Ende Juni kam es aufgrund eines technischen Defekts zu Preissteigerungen von bis zu 400 Prozent. In der Wirtschaft wächst die Kritik am Börsenbetreiber.

Berlin, Düsseldorf. Das Chaos an der Strombörse Ende Juni hat vielen Unternehmen einen Verlust in Millionenhöhe eingebracht. Insgesamt könnte sich die Schadensumme laut Schätzungen von Marktteilnehmern auf fast 350 Millionen Euro belaufen.

Eine technische Störung an Europas größter Strombörse Epex hatte innerhalb eines Tages für Preissprünge von mehr als 400 Prozent gesorgt. Betroffen war vor allem der sogenannte Day-Ahead-Handel: Dort wird an einem Börsentag Strom für den Folgetag gehandelt.

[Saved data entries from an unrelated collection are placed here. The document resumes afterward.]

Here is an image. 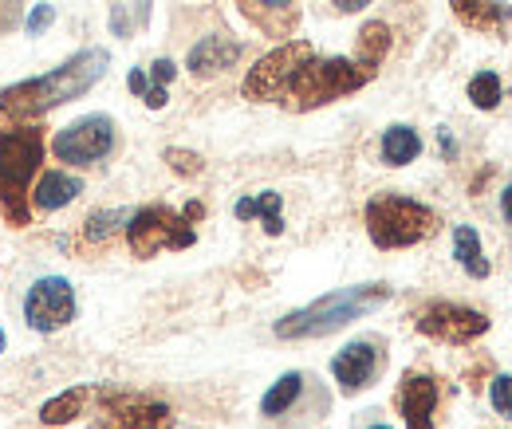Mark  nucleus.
Returning a JSON list of instances; mask_svg holds the SVG:
<instances>
[{
    "mask_svg": "<svg viewBox=\"0 0 512 429\" xmlns=\"http://www.w3.org/2000/svg\"><path fill=\"white\" fill-rule=\"evenodd\" d=\"M390 44H394V36H390V28L383 20H367L359 28V36H355V52L351 56H320V52H312L308 60L300 63L288 75L284 91H280V107L304 115V111H320V107L343 99V95L363 91L379 75L386 56H390Z\"/></svg>",
    "mask_w": 512,
    "mask_h": 429,
    "instance_id": "1",
    "label": "nucleus"
},
{
    "mask_svg": "<svg viewBox=\"0 0 512 429\" xmlns=\"http://www.w3.org/2000/svg\"><path fill=\"white\" fill-rule=\"evenodd\" d=\"M107 71H111V52L107 48H83V52L67 56L64 63H56L52 71H44V75H32V79H20V83L4 87L0 91V115L36 123V119L67 107L71 99L87 95Z\"/></svg>",
    "mask_w": 512,
    "mask_h": 429,
    "instance_id": "2",
    "label": "nucleus"
},
{
    "mask_svg": "<svg viewBox=\"0 0 512 429\" xmlns=\"http://www.w3.org/2000/svg\"><path fill=\"white\" fill-rule=\"evenodd\" d=\"M48 158V134L40 123L0 115V213L12 229L32 225V185Z\"/></svg>",
    "mask_w": 512,
    "mask_h": 429,
    "instance_id": "3",
    "label": "nucleus"
},
{
    "mask_svg": "<svg viewBox=\"0 0 512 429\" xmlns=\"http://www.w3.org/2000/svg\"><path fill=\"white\" fill-rule=\"evenodd\" d=\"M394 296L390 284H351V288H335L312 304L296 307L288 315L276 319L272 335L284 339V343H300V339H323V335H335L343 327H351L355 319L379 311Z\"/></svg>",
    "mask_w": 512,
    "mask_h": 429,
    "instance_id": "4",
    "label": "nucleus"
},
{
    "mask_svg": "<svg viewBox=\"0 0 512 429\" xmlns=\"http://www.w3.org/2000/svg\"><path fill=\"white\" fill-rule=\"evenodd\" d=\"M363 221H367L371 245L383 248V252L422 245L442 225L438 209H430L426 201H414L406 193H375L363 209Z\"/></svg>",
    "mask_w": 512,
    "mask_h": 429,
    "instance_id": "5",
    "label": "nucleus"
},
{
    "mask_svg": "<svg viewBox=\"0 0 512 429\" xmlns=\"http://www.w3.org/2000/svg\"><path fill=\"white\" fill-rule=\"evenodd\" d=\"M91 414H95L91 429H174L170 402L142 394V390L111 386V382H99Z\"/></svg>",
    "mask_w": 512,
    "mask_h": 429,
    "instance_id": "6",
    "label": "nucleus"
},
{
    "mask_svg": "<svg viewBox=\"0 0 512 429\" xmlns=\"http://www.w3.org/2000/svg\"><path fill=\"white\" fill-rule=\"evenodd\" d=\"M123 233H127L130 256H138V260H150V256H158L166 248L182 252V248L197 245L193 225L178 209H170V205H142V209H134L127 217Z\"/></svg>",
    "mask_w": 512,
    "mask_h": 429,
    "instance_id": "7",
    "label": "nucleus"
},
{
    "mask_svg": "<svg viewBox=\"0 0 512 429\" xmlns=\"http://www.w3.org/2000/svg\"><path fill=\"white\" fill-rule=\"evenodd\" d=\"M119 146V126L107 115H83L75 123H67L64 130L52 134L48 150L56 162H64L71 170H87V166H99L115 154Z\"/></svg>",
    "mask_w": 512,
    "mask_h": 429,
    "instance_id": "8",
    "label": "nucleus"
},
{
    "mask_svg": "<svg viewBox=\"0 0 512 429\" xmlns=\"http://www.w3.org/2000/svg\"><path fill=\"white\" fill-rule=\"evenodd\" d=\"M414 327L418 335L434 339V343H449V347H469L473 339H481L489 331V315L477 307L449 304V300H430L426 307L414 311Z\"/></svg>",
    "mask_w": 512,
    "mask_h": 429,
    "instance_id": "9",
    "label": "nucleus"
},
{
    "mask_svg": "<svg viewBox=\"0 0 512 429\" xmlns=\"http://www.w3.org/2000/svg\"><path fill=\"white\" fill-rule=\"evenodd\" d=\"M79 315V300L67 276H40L24 296V323L36 335H56Z\"/></svg>",
    "mask_w": 512,
    "mask_h": 429,
    "instance_id": "10",
    "label": "nucleus"
},
{
    "mask_svg": "<svg viewBox=\"0 0 512 429\" xmlns=\"http://www.w3.org/2000/svg\"><path fill=\"white\" fill-rule=\"evenodd\" d=\"M312 52H316V48H312L308 40H284L280 48H272L268 56H260V60L249 67V75H245V83H241V95H245L249 103H280V91H284L288 75L308 60Z\"/></svg>",
    "mask_w": 512,
    "mask_h": 429,
    "instance_id": "11",
    "label": "nucleus"
},
{
    "mask_svg": "<svg viewBox=\"0 0 512 429\" xmlns=\"http://www.w3.org/2000/svg\"><path fill=\"white\" fill-rule=\"evenodd\" d=\"M386 367V351H383V339H355L347 343L335 359H331V378L339 386V394H359L367 390Z\"/></svg>",
    "mask_w": 512,
    "mask_h": 429,
    "instance_id": "12",
    "label": "nucleus"
},
{
    "mask_svg": "<svg viewBox=\"0 0 512 429\" xmlns=\"http://www.w3.org/2000/svg\"><path fill=\"white\" fill-rule=\"evenodd\" d=\"M438 402H442V390H438V378L434 374H426V370H406L402 374L398 394H394V406H398L406 429H434V422H438Z\"/></svg>",
    "mask_w": 512,
    "mask_h": 429,
    "instance_id": "13",
    "label": "nucleus"
},
{
    "mask_svg": "<svg viewBox=\"0 0 512 429\" xmlns=\"http://www.w3.org/2000/svg\"><path fill=\"white\" fill-rule=\"evenodd\" d=\"M79 193H83V178L67 170H40V178L32 185V213H60Z\"/></svg>",
    "mask_w": 512,
    "mask_h": 429,
    "instance_id": "14",
    "label": "nucleus"
},
{
    "mask_svg": "<svg viewBox=\"0 0 512 429\" xmlns=\"http://www.w3.org/2000/svg\"><path fill=\"white\" fill-rule=\"evenodd\" d=\"M237 4L249 16V24L268 36H292L300 24V0H237Z\"/></svg>",
    "mask_w": 512,
    "mask_h": 429,
    "instance_id": "15",
    "label": "nucleus"
},
{
    "mask_svg": "<svg viewBox=\"0 0 512 429\" xmlns=\"http://www.w3.org/2000/svg\"><path fill=\"white\" fill-rule=\"evenodd\" d=\"M95 394H99V386H91V382L67 386V390H60L56 398H48V402L40 406V422H44V426H52V429L79 422L83 414H91V406H95Z\"/></svg>",
    "mask_w": 512,
    "mask_h": 429,
    "instance_id": "16",
    "label": "nucleus"
},
{
    "mask_svg": "<svg viewBox=\"0 0 512 429\" xmlns=\"http://www.w3.org/2000/svg\"><path fill=\"white\" fill-rule=\"evenodd\" d=\"M241 52L245 48L237 40H229V36H205V40H197L190 48L186 67H190V75H197V79H209L217 71H229L233 63L241 60Z\"/></svg>",
    "mask_w": 512,
    "mask_h": 429,
    "instance_id": "17",
    "label": "nucleus"
},
{
    "mask_svg": "<svg viewBox=\"0 0 512 429\" xmlns=\"http://www.w3.org/2000/svg\"><path fill=\"white\" fill-rule=\"evenodd\" d=\"M449 8H453V16H457L465 28L485 32V36L505 32L512 20V12L505 0H449Z\"/></svg>",
    "mask_w": 512,
    "mask_h": 429,
    "instance_id": "18",
    "label": "nucleus"
},
{
    "mask_svg": "<svg viewBox=\"0 0 512 429\" xmlns=\"http://www.w3.org/2000/svg\"><path fill=\"white\" fill-rule=\"evenodd\" d=\"M233 217L237 221H260L268 237H280L284 233V197L276 189H260L256 197H241L233 205Z\"/></svg>",
    "mask_w": 512,
    "mask_h": 429,
    "instance_id": "19",
    "label": "nucleus"
},
{
    "mask_svg": "<svg viewBox=\"0 0 512 429\" xmlns=\"http://www.w3.org/2000/svg\"><path fill=\"white\" fill-rule=\"evenodd\" d=\"M418 154H422V134H418L414 126H410V123L386 126L383 142H379V158H383V166H390V170H402V166L418 162Z\"/></svg>",
    "mask_w": 512,
    "mask_h": 429,
    "instance_id": "20",
    "label": "nucleus"
},
{
    "mask_svg": "<svg viewBox=\"0 0 512 429\" xmlns=\"http://www.w3.org/2000/svg\"><path fill=\"white\" fill-rule=\"evenodd\" d=\"M304 374L300 370H288V374H280L272 386H268V394L260 398V414L264 418H280V414H288L296 402H300V394H304Z\"/></svg>",
    "mask_w": 512,
    "mask_h": 429,
    "instance_id": "21",
    "label": "nucleus"
},
{
    "mask_svg": "<svg viewBox=\"0 0 512 429\" xmlns=\"http://www.w3.org/2000/svg\"><path fill=\"white\" fill-rule=\"evenodd\" d=\"M453 256H457V264L473 276V280H485L493 268H489V260H485V248H481V233L473 229V225H457L453 229Z\"/></svg>",
    "mask_w": 512,
    "mask_h": 429,
    "instance_id": "22",
    "label": "nucleus"
},
{
    "mask_svg": "<svg viewBox=\"0 0 512 429\" xmlns=\"http://www.w3.org/2000/svg\"><path fill=\"white\" fill-rule=\"evenodd\" d=\"M127 209H95L87 221H83V241L87 245H107L115 241L123 229H127Z\"/></svg>",
    "mask_w": 512,
    "mask_h": 429,
    "instance_id": "23",
    "label": "nucleus"
},
{
    "mask_svg": "<svg viewBox=\"0 0 512 429\" xmlns=\"http://www.w3.org/2000/svg\"><path fill=\"white\" fill-rule=\"evenodd\" d=\"M501 95H505V87H501V75L497 71H477L469 79V103L477 111H497L501 107Z\"/></svg>",
    "mask_w": 512,
    "mask_h": 429,
    "instance_id": "24",
    "label": "nucleus"
},
{
    "mask_svg": "<svg viewBox=\"0 0 512 429\" xmlns=\"http://www.w3.org/2000/svg\"><path fill=\"white\" fill-rule=\"evenodd\" d=\"M162 158H166V166H170L178 178H197V174L205 170V158L193 154V150H182V146H166Z\"/></svg>",
    "mask_w": 512,
    "mask_h": 429,
    "instance_id": "25",
    "label": "nucleus"
},
{
    "mask_svg": "<svg viewBox=\"0 0 512 429\" xmlns=\"http://www.w3.org/2000/svg\"><path fill=\"white\" fill-rule=\"evenodd\" d=\"M489 402H493L497 414L512 418V374H497V378H493V386H489Z\"/></svg>",
    "mask_w": 512,
    "mask_h": 429,
    "instance_id": "26",
    "label": "nucleus"
},
{
    "mask_svg": "<svg viewBox=\"0 0 512 429\" xmlns=\"http://www.w3.org/2000/svg\"><path fill=\"white\" fill-rule=\"evenodd\" d=\"M52 24H56V4L40 0V4H32L28 20H24V32H28V36H40V32H44V28H52Z\"/></svg>",
    "mask_w": 512,
    "mask_h": 429,
    "instance_id": "27",
    "label": "nucleus"
},
{
    "mask_svg": "<svg viewBox=\"0 0 512 429\" xmlns=\"http://www.w3.org/2000/svg\"><path fill=\"white\" fill-rule=\"evenodd\" d=\"M142 103H146V107H150V111H162V107H166V103H170V91H166V87H162V83H150V87H146V91H142Z\"/></svg>",
    "mask_w": 512,
    "mask_h": 429,
    "instance_id": "28",
    "label": "nucleus"
},
{
    "mask_svg": "<svg viewBox=\"0 0 512 429\" xmlns=\"http://www.w3.org/2000/svg\"><path fill=\"white\" fill-rule=\"evenodd\" d=\"M174 75H178V63L174 60H154V67H150V83H162L166 87Z\"/></svg>",
    "mask_w": 512,
    "mask_h": 429,
    "instance_id": "29",
    "label": "nucleus"
},
{
    "mask_svg": "<svg viewBox=\"0 0 512 429\" xmlns=\"http://www.w3.org/2000/svg\"><path fill=\"white\" fill-rule=\"evenodd\" d=\"M111 24H115V36H119V40H130V32H134V28H130L123 4H115V8H111Z\"/></svg>",
    "mask_w": 512,
    "mask_h": 429,
    "instance_id": "30",
    "label": "nucleus"
},
{
    "mask_svg": "<svg viewBox=\"0 0 512 429\" xmlns=\"http://www.w3.org/2000/svg\"><path fill=\"white\" fill-rule=\"evenodd\" d=\"M127 87H130V95H138L142 99V91L150 87V75L142 71V67H130V75H127Z\"/></svg>",
    "mask_w": 512,
    "mask_h": 429,
    "instance_id": "31",
    "label": "nucleus"
},
{
    "mask_svg": "<svg viewBox=\"0 0 512 429\" xmlns=\"http://www.w3.org/2000/svg\"><path fill=\"white\" fill-rule=\"evenodd\" d=\"M335 4V12H343V16H351V12H363L371 0H331Z\"/></svg>",
    "mask_w": 512,
    "mask_h": 429,
    "instance_id": "32",
    "label": "nucleus"
},
{
    "mask_svg": "<svg viewBox=\"0 0 512 429\" xmlns=\"http://www.w3.org/2000/svg\"><path fill=\"white\" fill-rule=\"evenodd\" d=\"M182 217H186V221H201V217H205V205H201V201H190V205H186V209H182Z\"/></svg>",
    "mask_w": 512,
    "mask_h": 429,
    "instance_id": "33",
    "label": "nucleus"
},
{
    "mask_svg": "<svg viewBox=\"0 0 512 429\" xmlns=\"http://www.w3.org/2000/svg\"><path fill=\"white\" fill-rule=\"evenodd\" d=\"M438 142H442V154H446L449 162L457 158V146H453V138H449V130H438Z\"/></svg>",
    "mask_w": 512,
    "mask_h": 429,
    "instance_id": "34",
    "label": "nucleus"
},
{
    "mask_svg": "<svg viewBox=\"0 0 512 429\" xmlns=\"http://www.w3.org/2000/svg\"><path fill=\"white\" fill-rule=\"evenodd\" d=\"M501 213H505V221L512 225V182L505 185V193H501Z\"/></svg>",
    "mask_w": 512,
    "mask_h": 429,
    "instance_id": "35",
    "label": "nucleus"
},
{
    "mask_svg": "<svg viewBox=\"0 0 512 429\" xmlns=\"http://www.w3.org/2000/svg\"><path fill=\"white\" fill-rule=\"evenodd\" d=\"M4 347H8V335H4V327H0V355H4Z\"/></svg>",
    "mask_w": 512,
    "mask_h": 429,
    "instance_id": "36",
    "label": "nucleus"
},
{
    "mask_svg": "<svg viewBox=\"0 0 512 429\" xmlns=\"http://www.w3.org/2000/svg\"><path fill=\"white\" fill-rule=\"evenodd\" d=\"M371 429H390V426H371Z\"/></svg>",
    "mask_w": 512,
    "mask_h": 429,
    "instance_id": "37",
    "label": "nucleus"
}]
</instances>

Für viele Industriekunden wurde das zu einem gewaltigen Problem. Ihre Lieferverträge basieren oft nur zum Teil auf vorab eingekauften Strommengen zu festen Preisen. Große Abnehmer wie Chemiekonzerne und Stahlhersteller kaufen einen nicht unerheblichen Teil oft erst kurz vorher zu aktuellen Preisen ein.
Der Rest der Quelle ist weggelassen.